Demazure modules, Fusion products and Q--systems

TL;DR

This paper introduces a new family of finite-dimensional modules for current algebras, simplifies their relations, and connects them to fusion products and Q-systems, especially for the case of sl(2).

Contribution

It defines a new class of modules indexed by partitions, relates Demazure modules to fusion products, and simplifies their defining relations.

Findings

Demazure modules are stable under simple Lie algebra action when partitions are rectangular.

Q-systems correspond to short exact sequences of fusion products.

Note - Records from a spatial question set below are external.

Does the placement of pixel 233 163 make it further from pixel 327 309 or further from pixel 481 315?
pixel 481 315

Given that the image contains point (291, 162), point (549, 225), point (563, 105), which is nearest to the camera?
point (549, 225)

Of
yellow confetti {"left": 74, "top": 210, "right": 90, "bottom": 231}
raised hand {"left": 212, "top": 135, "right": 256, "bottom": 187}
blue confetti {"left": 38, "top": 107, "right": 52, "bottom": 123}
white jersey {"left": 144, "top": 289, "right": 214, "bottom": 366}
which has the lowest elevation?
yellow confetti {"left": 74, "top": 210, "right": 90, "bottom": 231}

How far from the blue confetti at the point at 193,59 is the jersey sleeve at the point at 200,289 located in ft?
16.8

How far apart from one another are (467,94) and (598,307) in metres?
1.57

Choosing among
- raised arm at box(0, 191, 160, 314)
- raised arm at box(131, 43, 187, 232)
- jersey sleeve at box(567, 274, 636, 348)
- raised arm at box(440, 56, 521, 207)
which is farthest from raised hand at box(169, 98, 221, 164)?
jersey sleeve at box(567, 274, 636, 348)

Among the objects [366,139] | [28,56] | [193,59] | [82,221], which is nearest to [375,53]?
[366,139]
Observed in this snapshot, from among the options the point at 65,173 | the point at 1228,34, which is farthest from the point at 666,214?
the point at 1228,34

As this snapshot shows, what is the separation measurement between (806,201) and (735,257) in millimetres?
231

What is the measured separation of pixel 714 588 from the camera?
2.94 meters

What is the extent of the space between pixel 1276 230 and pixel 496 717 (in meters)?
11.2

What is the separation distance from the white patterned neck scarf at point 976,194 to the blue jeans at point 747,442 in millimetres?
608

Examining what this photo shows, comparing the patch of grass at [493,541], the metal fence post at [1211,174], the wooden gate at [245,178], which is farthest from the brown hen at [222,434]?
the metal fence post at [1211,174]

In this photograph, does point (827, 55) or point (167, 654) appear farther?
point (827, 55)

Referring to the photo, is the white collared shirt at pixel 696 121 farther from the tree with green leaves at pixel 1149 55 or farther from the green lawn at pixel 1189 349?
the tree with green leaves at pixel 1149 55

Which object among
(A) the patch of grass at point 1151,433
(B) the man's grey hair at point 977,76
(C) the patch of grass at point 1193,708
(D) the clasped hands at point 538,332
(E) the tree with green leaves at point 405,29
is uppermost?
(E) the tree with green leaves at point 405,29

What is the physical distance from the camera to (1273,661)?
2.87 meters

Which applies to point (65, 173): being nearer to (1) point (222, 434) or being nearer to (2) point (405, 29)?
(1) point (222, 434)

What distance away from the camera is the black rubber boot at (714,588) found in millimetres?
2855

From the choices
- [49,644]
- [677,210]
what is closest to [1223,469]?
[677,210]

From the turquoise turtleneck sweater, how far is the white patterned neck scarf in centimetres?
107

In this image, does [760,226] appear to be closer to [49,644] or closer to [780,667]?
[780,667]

For sl(2), modules are fusion products with explicit monomial bases.

Abstract

In this paper, we introduce a family of indecomposable finite--dimensional graded modules for the current algebra associated to a simple Lie algebra. These modules are indexed by a tuple of partitions one for each positive root of the simple Lie algebra. We assume that the partitions satisfy a natural compatibility condition. In the case when the partitions are all rectangular, for instance, we prove that these are precisely the Demazure modules which are stable under the action of the simple Lie algebra. As a consequence we see that the defining relations of these Demazure modules can be greatly simplified. We use this simplified presentation to relate our results to the fusion products (defined by Feigin and Loktev) of representations of the current algebra. We prove that the Q--system can be actually thought of as a canonical short exact of the fusion products of representations associated to certain special partitions. Finally, in the last section we deal with the case of sl(2) and prove that the modules we define are just fusion products of irreducible representations of the associated current algebra. We also give monomial bases for these modules.